***** SOURCE EXTRACT *****

Overall, their COIL connections led to experiences of personal growth for our students due to having to overcome the challenges of international communication. ‘Sometimes, it was hard to catch the accent of our international peers,’ said an Indian student before adding with self-awareness.

They faced a similar issue understanding our Indian accent. But then, in just a few meetings, it was gone. We managed to understand each other’s accents and perspectives. I was able to gain global perspectives and knowledge of theories, ways of practice, and use of technology that I shall be using in my future endeavors working in the field as a social worker.

A US student saw this same skill development as giving her a new ability to express herself and communicate transnationally. ‘One new global response ability that this class was able to teach me was the value in my voice.’ And another US student echoed: ‘This … transformative experience … gave me personal insight and, more importantly, international friends and made me realize my spiritual connection as a global citizen.’ Such reflections, we think, indexed the deep interconnectedness of cosmopolitical engagement made possible through the COIL approach – the spiritual reference perhaps even pointing to a kind of insurgent cosmopolitics imagined outside of universalistic arguments about global citizenship (on religious ruptures with even insurgent appeals to universality see Seth Citation2022).

Section 3: GCE lessons about global health sub-citizenship in the pandemic

While a reference to ‘spiritual connection’ might also sound glib or aethereal and insensitive to real-world power relations, many of our students who reported personal growth in the COIL nevertheless further connected it to learning about power asymmetries. To be specific, they linked it with learning about their own privilege vis-a-vis others in both India and America who they came to realise through their research were being made extra-vulnerable to COVID because of oppressive social structures. The transnational reach of their collaborative research into such structures worked in this context to make the power relations of domination and sub-citizenship more obvious to many students at the same time as highlighting their own relative enfranchisement as global subjects with health citizenship rights. An Indian student reflected that:

To understand the depth of the crisis that other people are facing on a very different side of the world somehow made me feel connected to them more. I can now see structures that are oppressive and dominating through the different corners of this world.

Likewise an American student wrote that:

I learned many things from this course that have changed my perspective on my place within global issues. I got a job working in the Department of Public Health in Los Angeles county because although I may not be able to change the world by myself, I can become more involved in the healthcare of my community and ensure that I am actively doing something to change the health of those who are marginalized.

*****

* [ACTIVITY LIST]
(A) In the COIL excerpt, condense the paragraph that begins "A US student saw this same skill development" into a shorter version that keeps its main facts.
(B) Return, word for word, the portion of the COIL excerpt starting with "To understand the" and going on through "of this world.".

***** GIVEN ENTRIES *****

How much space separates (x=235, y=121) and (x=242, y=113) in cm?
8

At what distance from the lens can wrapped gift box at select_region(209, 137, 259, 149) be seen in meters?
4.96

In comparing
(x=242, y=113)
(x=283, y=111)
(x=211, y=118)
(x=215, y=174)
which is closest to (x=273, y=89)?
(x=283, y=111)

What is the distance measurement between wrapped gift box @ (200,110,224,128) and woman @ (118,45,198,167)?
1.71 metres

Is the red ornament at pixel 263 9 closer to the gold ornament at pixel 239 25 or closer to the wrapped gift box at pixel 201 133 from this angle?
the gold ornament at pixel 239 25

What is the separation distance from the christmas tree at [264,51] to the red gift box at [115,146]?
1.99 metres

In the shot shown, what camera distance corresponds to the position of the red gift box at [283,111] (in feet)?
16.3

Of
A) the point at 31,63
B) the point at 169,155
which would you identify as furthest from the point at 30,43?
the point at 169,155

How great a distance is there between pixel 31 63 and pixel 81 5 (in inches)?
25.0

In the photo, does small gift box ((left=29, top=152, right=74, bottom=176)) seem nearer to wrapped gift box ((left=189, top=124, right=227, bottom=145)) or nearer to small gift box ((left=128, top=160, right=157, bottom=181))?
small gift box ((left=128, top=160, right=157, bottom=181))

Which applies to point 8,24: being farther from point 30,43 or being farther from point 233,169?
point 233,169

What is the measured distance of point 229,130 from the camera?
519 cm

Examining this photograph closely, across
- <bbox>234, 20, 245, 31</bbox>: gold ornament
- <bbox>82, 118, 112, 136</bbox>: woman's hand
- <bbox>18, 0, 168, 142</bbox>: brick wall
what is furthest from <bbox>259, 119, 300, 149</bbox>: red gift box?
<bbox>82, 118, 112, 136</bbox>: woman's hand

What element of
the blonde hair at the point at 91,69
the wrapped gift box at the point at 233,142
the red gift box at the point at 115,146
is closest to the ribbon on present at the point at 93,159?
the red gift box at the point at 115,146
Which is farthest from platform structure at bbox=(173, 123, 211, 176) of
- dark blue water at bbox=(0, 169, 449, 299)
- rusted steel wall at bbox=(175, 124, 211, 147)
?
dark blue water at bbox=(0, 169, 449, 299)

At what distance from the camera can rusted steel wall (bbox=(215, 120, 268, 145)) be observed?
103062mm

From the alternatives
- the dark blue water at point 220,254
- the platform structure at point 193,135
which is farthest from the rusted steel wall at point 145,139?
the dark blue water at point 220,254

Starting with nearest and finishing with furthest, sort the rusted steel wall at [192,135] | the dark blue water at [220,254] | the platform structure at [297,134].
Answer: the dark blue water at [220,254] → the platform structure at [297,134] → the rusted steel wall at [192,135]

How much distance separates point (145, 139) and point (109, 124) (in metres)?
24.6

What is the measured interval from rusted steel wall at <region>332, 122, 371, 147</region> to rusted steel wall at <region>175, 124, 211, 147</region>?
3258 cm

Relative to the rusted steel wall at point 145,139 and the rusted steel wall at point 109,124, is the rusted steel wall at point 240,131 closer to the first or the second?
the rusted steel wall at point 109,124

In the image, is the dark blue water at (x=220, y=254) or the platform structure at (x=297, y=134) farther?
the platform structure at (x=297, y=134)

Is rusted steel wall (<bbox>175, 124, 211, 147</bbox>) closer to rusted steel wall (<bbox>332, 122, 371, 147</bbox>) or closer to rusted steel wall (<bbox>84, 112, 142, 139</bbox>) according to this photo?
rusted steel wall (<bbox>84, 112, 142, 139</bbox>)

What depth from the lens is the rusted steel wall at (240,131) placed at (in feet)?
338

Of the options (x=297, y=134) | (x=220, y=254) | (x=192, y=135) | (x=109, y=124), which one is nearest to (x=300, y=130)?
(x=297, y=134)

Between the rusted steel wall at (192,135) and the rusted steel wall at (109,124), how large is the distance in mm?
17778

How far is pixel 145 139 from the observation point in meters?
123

*****

* [ANSWERS GIVEN]
(A) One US student said the class gave her a new ability to express herself and communicate across borders by teaching her the value of her own voice. Another US student called it a transformative experience that brought personal insight, international friends, and a sense of spiritual connection as a global citizen. The authors see these reflections as signs of the deep interconnectedness of cosmopolitical engagement that the COIL approach made possible. They suggest the spiritual reference may even point to an insurgent cosmopolitics imagined outside universalistic arguments about global citizenship.

(B)
To understand the depth of the crisis that other people are facing on a very different side of the world somehow made me feel connected to them more. I can now see structures that are oppressive and dominating through the different corners of this world.